§ What you are asked to do:
Reproduce the stretch of the material from the line containing "From the items" through the end of the material, word for word, and nothing else.

§ Provided records:
┄┄┄┄┄┄
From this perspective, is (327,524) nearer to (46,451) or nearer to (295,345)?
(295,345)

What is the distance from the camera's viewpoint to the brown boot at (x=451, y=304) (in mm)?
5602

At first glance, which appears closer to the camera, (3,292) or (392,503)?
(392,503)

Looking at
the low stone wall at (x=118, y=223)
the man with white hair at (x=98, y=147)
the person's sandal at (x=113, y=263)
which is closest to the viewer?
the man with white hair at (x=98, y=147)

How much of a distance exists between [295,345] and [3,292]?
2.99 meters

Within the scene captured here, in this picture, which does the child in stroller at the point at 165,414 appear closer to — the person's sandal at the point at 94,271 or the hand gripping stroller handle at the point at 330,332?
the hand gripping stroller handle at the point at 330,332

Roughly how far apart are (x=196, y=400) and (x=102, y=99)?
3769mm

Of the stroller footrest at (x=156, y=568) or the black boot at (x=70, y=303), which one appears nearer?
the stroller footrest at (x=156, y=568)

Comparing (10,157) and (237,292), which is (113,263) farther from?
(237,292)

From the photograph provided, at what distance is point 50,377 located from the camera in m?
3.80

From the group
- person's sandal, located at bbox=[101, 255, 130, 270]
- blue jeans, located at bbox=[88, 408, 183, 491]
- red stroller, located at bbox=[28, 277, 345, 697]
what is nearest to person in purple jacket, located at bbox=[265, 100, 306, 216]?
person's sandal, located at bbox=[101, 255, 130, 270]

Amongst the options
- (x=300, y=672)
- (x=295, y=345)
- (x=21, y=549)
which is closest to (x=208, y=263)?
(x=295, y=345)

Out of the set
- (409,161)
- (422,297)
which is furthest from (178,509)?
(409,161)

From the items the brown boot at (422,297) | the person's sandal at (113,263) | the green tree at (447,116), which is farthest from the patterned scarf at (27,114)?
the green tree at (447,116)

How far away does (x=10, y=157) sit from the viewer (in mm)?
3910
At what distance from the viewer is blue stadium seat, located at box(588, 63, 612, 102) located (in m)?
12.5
┄┄┄┄┄┄
§ Expected answer:
From the items the brown boot at (422,297) | the person's sandal at (113,263) | the green tree at (447,116), which is farthest from the patterned scarf at (27,114)?
the green tree at (447,116)

How far away does (x=10, y=157) sit from the viewer (in mm)?
3910
At what distance from the viewer is blue stadium seat, located at box(588, 63, 612, 102) located (in m)?
12.5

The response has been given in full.